Barnes MetalCrafters Inc.
Tim and Nick Martin,
By Tim Martin and Nick Martin
Tim Martin purchased Barnes Metalcrafters Inc. in August 1997.
I always wanted to open my own business. I was sick and tired of the corporate world, having to work 60-80-hour workweeks, not knowing if I had a job from one day to the next. Hearing the words "You're not part of the team anymore" too many times was weighing in. I have always been in and around the manufacturing and machining business my whole life, having grown up in Flint, Mich., outside of Detroit.
I eventually ended up in New Bern, N.C., where there was way too much competition in the machining market. The opportunity arose to buy into the sheet metal industry, and I went for it. I liked the idea of taking a piece of metal, spending a little time on it, and making a finished product.
Our capabilities have evolved greatly! A lot of the machines and equipment that were here when I purchased the business were very old and worn. We put a lot of money and time back in the business, which allowed us to increase our output and quality. We are a custom fabricator working with mild steel, stainless, aluminum, and copper. Generally we stick to thicknesses of 1/2 in. and under. We fabricate everything from custom electrical cabinets and copper chimney caps to industrial brackets, rebar cages, and prototypes. We are set up to run small production runs on various projects, having the shop stay very flexible.
Our equipment includes:
- Cincinnati 175-ton press brake
- Prima Platino 4,000-watt laser
- Capital Robotics OTC Daihen 6-axis welding robot
- Spartan ironworker
- Kasto Functional A production saw
- 2 angle rollers-one manual, one CNC
- Several welders, hand tools, rollers, etc.

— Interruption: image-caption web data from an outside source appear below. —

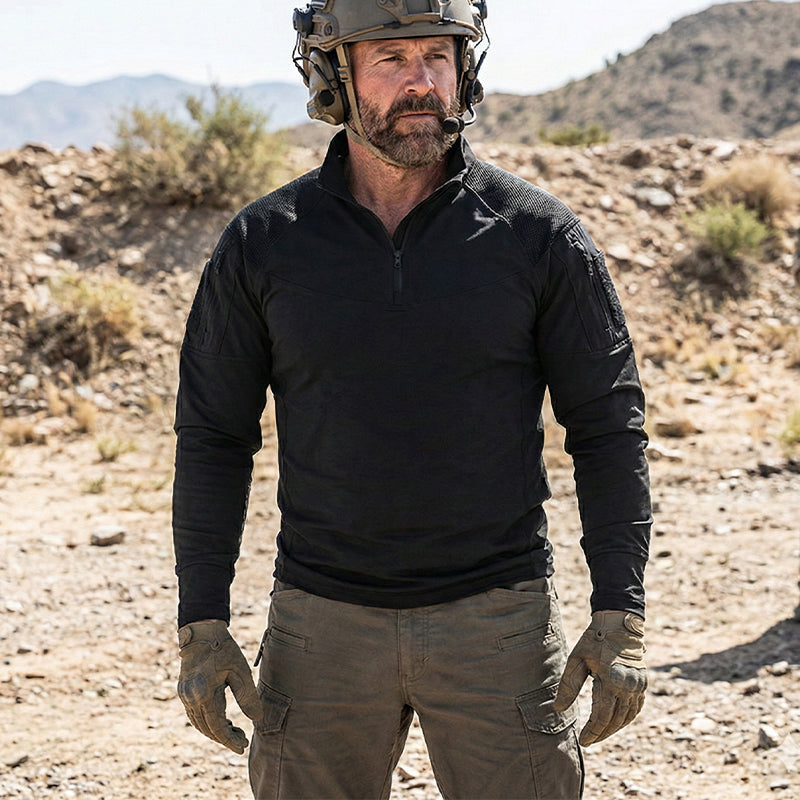 TWS Operator Series – ReconFlex gevechtsshirt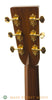 Martin D-42 1996 Used Acoustic Guitar - tuners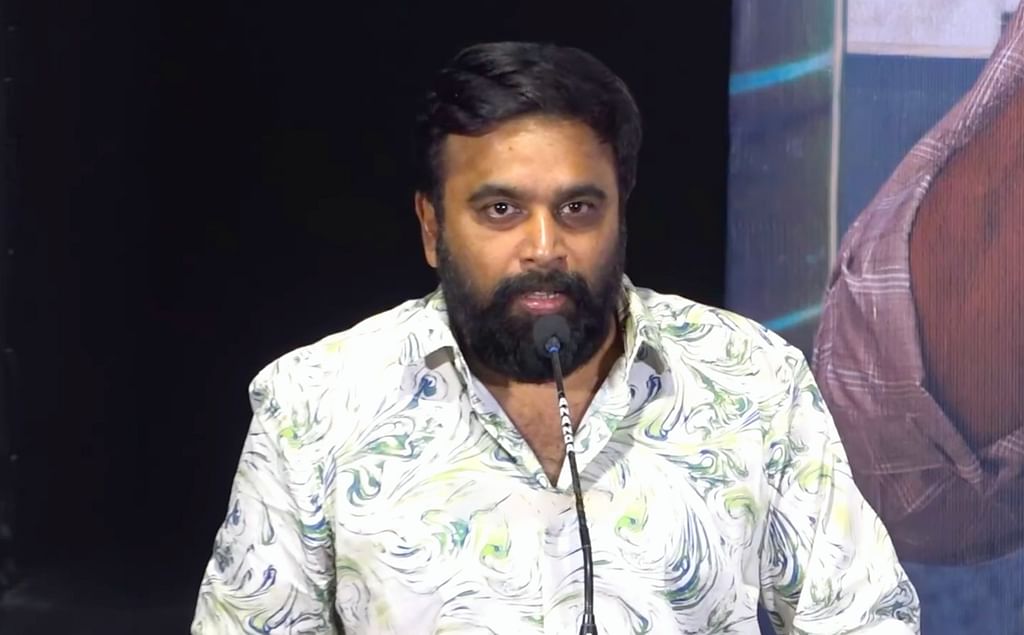 sasikumar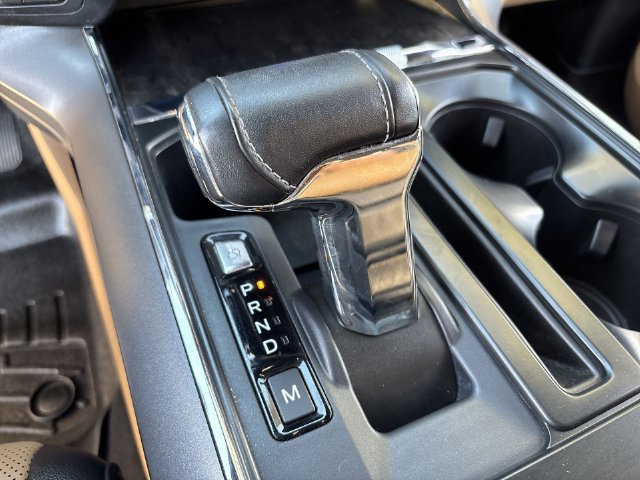 Certified 2023 Ford F150 Lariat w/ Trailer Tow Package AWD/4WD image 29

All of our capabilities mean nothing without dedicated employees. They bring their experience and knowledge to the table every day. Everyone puts their heads together and we end up doing things a lot easier and better.
Duke University Medical Bed
Our Cincinnati 175-ton press brake. It virtually runs every day. Our employees are sometimes waiting in line to use it. Everyone here knows how to program it on the touchscreen, and the Wilson segmented tooling makes it very easy to change setups. Our parts are often designed around our press brake with Autodesk Inventor. We have our drawings and tooling in sync, making the fit-up of parts very smooth.

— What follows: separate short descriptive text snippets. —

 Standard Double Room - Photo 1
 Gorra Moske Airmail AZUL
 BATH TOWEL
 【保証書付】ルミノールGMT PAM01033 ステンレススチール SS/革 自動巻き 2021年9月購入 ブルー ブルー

Our Kasto saw is another go-to machine. We always need it for production runs or simple cuts for jigs and weldments.
Often overlooked, our Toyota forklift is another workhorse. It is always available to load/unload trucks and move material around in the shop. We also use it to move some of our smaller equipment around to make room for certain jobs that require a little more floor space. Also, if you throw a pallet on the forks, it becomes a worktable.
MOST UNUSUAL OR MEMORABLE PROJECT:
An embalming table would be one for sure ... but that pretty much explains itself.
Our most memorable project would be a medical table we made for a doctoral student at Duke University (Figure 1). This was the first real job we got from our Web site. The student approached us about making a medical table for breast cancer research. It had to be made of stainless steel and developed so that a camera could rotate 360 degrees underneath the table.
We were fairly new to the 3-D CAD/modeling world with Autodesk Inventor, so this would be a challenging yet rewarding experience. The student came to us with some detailed, complicated solid models that we had to translate into the sheet metal environment. With some CAD/modeling aid from Avatech Solutions, we were able to flatten all the parts to the assembly so it could be fabricated. We went on to develop a table that looked similar to a space ship, and he was very happy with it. The table had a cameo in a story on "Good Morning America." We thought that was really cool!
Growing the business. I have lots of respect for the people who take a small business and grow it into a large, successful company. Taking all the pieces and putting them together is the greatest challenge.
We are looking forward to finding a niche market and developing a product. We often don't make the same production runs twice, so it would be nice to find something we could make consistently to fill in the gaps when times are slow.
ADVICE FOR WOULD-BE SHOP OWNERS:
Stay flexible! Don't be dependent on one customer, one industry, or one commodity. Also, know that you are the last one to get paid; all of your employees and creditors are first.